クオーネの部屋でシックス公国魔術師学園の話だけではなく、魔術やミサンガのこと、ミヤの冒険者生活など、多岐に渡って話をした。

あまりにも盛り上がったせいで、その日はクオーネの自宅にミヤがお泊まりすることになったほどだ。

ここまでなら女子同士の和やかな交流で済んだのだが、初めて同世代人種の友達が出来たことでクオーネのテンションが爆上がり。

「ミヤにワタクシの、『紅蓮の片翼天使《ヴァイオレット・フォーリンエンジェル》』の深淵に至る力を見せてあげるわ!」

つまりミヤに魔術師として良い所を見せたいということだ。

ミヤも最初こそ驚いたが、クオーネの実力……『シックス公国魔術師学園4級魔術師』がどの程度なのか気になり了承する。

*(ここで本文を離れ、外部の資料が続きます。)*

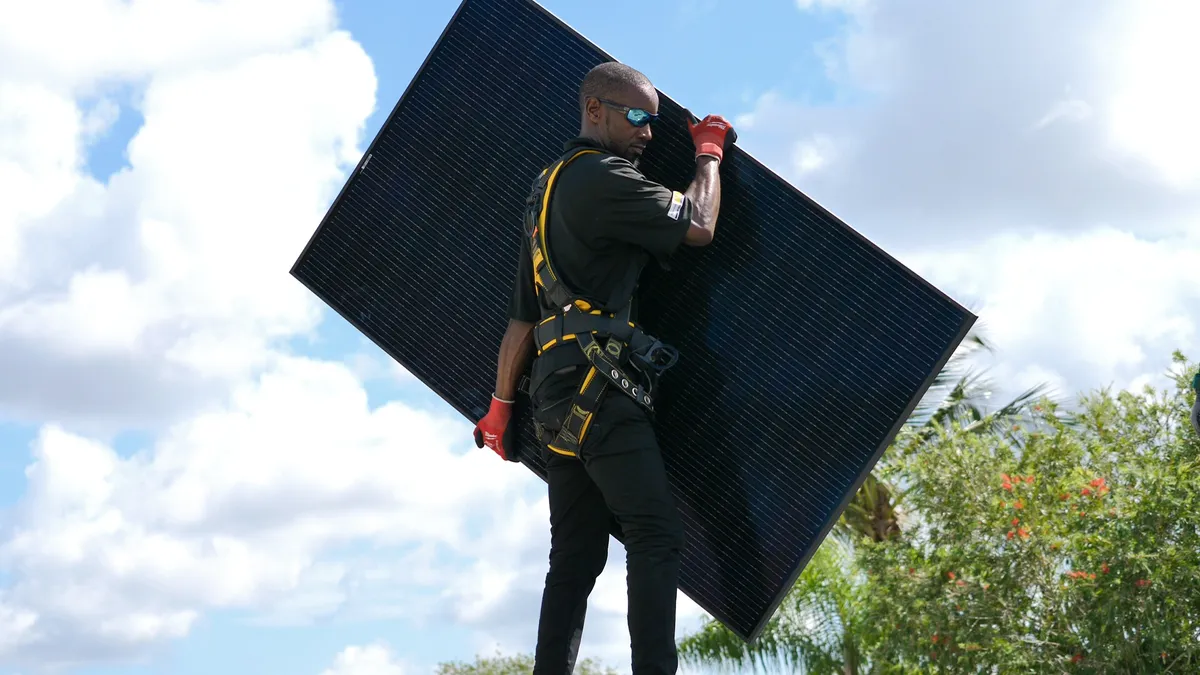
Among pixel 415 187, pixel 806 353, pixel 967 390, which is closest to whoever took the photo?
pixel 806 353

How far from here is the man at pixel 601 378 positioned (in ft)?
17.2

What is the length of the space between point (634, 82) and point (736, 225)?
2.88 ft

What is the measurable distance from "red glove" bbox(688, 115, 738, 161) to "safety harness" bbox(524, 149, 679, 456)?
559 millimetres

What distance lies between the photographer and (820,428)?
600 cm

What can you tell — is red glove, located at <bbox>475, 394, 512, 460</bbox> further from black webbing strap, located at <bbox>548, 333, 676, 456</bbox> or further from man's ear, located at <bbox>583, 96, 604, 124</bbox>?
man's ear, located at <bbox>583, 96, 604, 124</bbox>

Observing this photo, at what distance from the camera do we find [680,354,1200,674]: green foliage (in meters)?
10.8

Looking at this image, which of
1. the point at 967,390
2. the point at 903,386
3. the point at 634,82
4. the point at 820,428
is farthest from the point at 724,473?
the point at 967,390

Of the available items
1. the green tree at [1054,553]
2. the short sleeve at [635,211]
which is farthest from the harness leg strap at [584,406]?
the green tree at [1054,553]

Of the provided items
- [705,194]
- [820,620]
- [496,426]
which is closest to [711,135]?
[705,194]

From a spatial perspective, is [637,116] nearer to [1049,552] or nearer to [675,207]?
[675,207]

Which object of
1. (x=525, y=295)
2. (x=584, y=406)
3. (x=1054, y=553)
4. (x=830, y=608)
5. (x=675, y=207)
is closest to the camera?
(x=584, y=406)

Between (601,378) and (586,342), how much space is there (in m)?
0.16

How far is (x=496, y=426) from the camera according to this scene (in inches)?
245

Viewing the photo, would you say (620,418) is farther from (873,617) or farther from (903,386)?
(873,617)
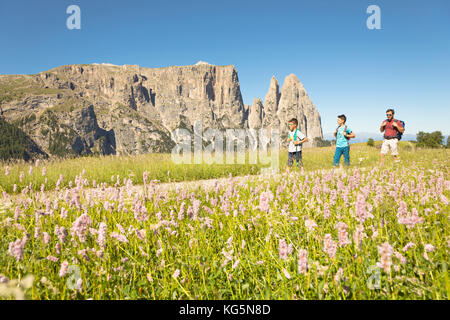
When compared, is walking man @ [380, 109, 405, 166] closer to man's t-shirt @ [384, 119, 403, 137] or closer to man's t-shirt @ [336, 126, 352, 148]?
man's t-shirt @ [384, 119, 403, 137]

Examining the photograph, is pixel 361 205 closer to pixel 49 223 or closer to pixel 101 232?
pixel 101 232

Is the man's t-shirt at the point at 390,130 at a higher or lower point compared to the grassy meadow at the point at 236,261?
higher

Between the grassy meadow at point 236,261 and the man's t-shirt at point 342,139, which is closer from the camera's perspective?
the grassy meadow at point 236,261

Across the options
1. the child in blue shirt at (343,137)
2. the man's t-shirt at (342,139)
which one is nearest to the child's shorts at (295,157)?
the child in blue shirt at (343,137)

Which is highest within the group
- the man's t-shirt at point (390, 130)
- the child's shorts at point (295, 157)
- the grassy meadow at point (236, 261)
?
the man's t-shirt at point (390, 130)

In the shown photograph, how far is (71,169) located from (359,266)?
12.0 metres

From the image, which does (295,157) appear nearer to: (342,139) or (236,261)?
(342,139)

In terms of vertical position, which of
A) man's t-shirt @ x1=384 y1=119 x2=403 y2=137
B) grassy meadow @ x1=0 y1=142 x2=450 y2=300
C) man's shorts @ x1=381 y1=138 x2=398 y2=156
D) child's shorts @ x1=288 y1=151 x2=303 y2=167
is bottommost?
grassy meadow @ x1=0 y1=142 x2=450 y2=300

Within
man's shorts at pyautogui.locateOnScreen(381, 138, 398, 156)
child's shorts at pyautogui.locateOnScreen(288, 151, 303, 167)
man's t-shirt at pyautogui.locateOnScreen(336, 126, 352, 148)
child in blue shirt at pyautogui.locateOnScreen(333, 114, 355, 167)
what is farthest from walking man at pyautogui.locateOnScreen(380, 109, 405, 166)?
child's shorts at pyautogui.locateOnScreen(288, 151, 303, 167)

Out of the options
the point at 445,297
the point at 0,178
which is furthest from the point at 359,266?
the point at 0,178

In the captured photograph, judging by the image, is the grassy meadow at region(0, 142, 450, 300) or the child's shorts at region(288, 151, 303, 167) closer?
the grassy meadow at region(0, 142, 450, 300)

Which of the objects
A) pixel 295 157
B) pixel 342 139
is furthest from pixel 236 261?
pixel 342 139

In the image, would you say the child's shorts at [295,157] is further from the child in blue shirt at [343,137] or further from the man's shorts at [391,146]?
the man's shorts at [391,146]
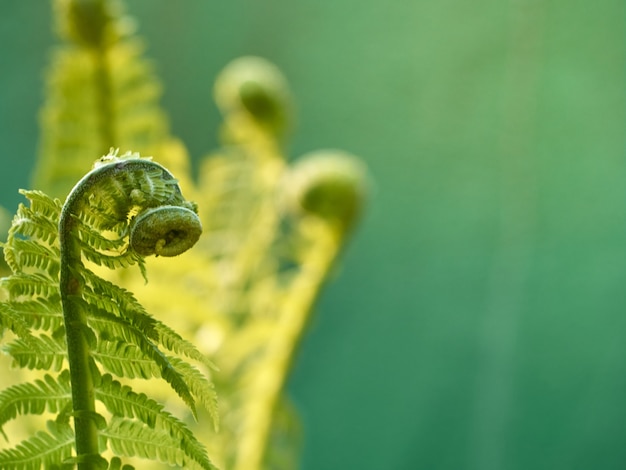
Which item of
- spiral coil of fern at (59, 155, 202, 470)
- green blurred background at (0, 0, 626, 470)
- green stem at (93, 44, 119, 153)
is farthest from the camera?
green blurred background at (0, 0, 626, 470)

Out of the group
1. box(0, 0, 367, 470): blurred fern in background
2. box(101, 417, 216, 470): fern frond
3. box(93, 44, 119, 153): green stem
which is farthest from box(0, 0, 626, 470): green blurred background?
box(101, 417, 216, 470): fern frond

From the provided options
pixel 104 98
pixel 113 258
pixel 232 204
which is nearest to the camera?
pixel 113 258

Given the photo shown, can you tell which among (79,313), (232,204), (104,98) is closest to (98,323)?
(79,313)

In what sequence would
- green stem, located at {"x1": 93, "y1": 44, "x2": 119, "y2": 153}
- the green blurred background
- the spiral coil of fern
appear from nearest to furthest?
the spiral coil of fern → green stem, located at {"x1": 93, "y1": 44, "x2": 119, "y2": 153} → the green blurred background

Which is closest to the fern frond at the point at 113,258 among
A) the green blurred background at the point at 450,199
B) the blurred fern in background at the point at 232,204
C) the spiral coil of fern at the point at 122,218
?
the spiral coil of fern at the point at 122,218

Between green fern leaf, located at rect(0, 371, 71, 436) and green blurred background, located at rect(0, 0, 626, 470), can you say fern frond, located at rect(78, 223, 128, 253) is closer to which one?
green fern leaf, located at rect(0, 371, 71, 436)

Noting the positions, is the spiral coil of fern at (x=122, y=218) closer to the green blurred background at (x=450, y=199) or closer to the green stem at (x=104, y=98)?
the green stem at (x=104, y=98)

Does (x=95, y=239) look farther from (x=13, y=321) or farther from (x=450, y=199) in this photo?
(x=450, y=199)

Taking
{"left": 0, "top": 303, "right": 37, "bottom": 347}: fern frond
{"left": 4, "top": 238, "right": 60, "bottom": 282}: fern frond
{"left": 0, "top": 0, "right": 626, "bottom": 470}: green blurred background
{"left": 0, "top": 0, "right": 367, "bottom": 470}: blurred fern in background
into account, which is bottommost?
{"left": 0, "top": 303, "right": 37, "bottom": 347}: fern frond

クオーネ自身も、ミヤがどんな攻撃魔術を使うのか見てみたいという思いがあった。

そのため街の外に出て、互いに攻撃魔術を見せ合うことになった。

とはいえ無断で行くわけにいかないのとしっかりと準備を整えるため、ミヤはクオーネの自宅に一泊した後、兄エリオが泊まる宿屋へと帰宅。

事情を話してエリオの了承を得た。

準備を整えてクオーネと合流し、街の外へと出る。

向かう先は街の裏手にある森だ。

森の手前の木々を的にして、互いに攻撃魔術を見せ合おうというのだ。

この内容にクオーネが不満そうに愚痴をこぼす。

「本当なら森の奥まで行って、ゴブリンやオークなどを退治して見せてあげたいのに……」

「森の奥までなんて、遠くていちいち行っていられないでしょ。野営の荷物や準備も無しに森の奥地に行くとか、自殺行為だからね?」

クオーネはミヤに良い所を見せたくて、派手にモンスターを倒すことを希望し森の奥へ行くことを提案する。

しかしミヤが一瞬で却下。

クオーネ自身、学園で魔術の勉強をしてきたが、逆に言えばそれしかしてきていない。

森の移動、警戒、野生準備、休憩の取り方、いざという時のサバイバル方法など何一つ知らないのだ。

反対にミヤは冒険者として少なからず経験がある。

故に準備も無しに森の奥へ進むことがどれほど危険か理解し強く否定したのだ。

友達となったミヤに理由を述べられて反対されたため、クオーネは大人しく従う。

2人は雑談を交わしつつ、街裏手の森へと到着。

この森は薪、薬草、飲食となる獣(猪、鳥類、兎など)、etcを得るためわざと開発せず残されていた。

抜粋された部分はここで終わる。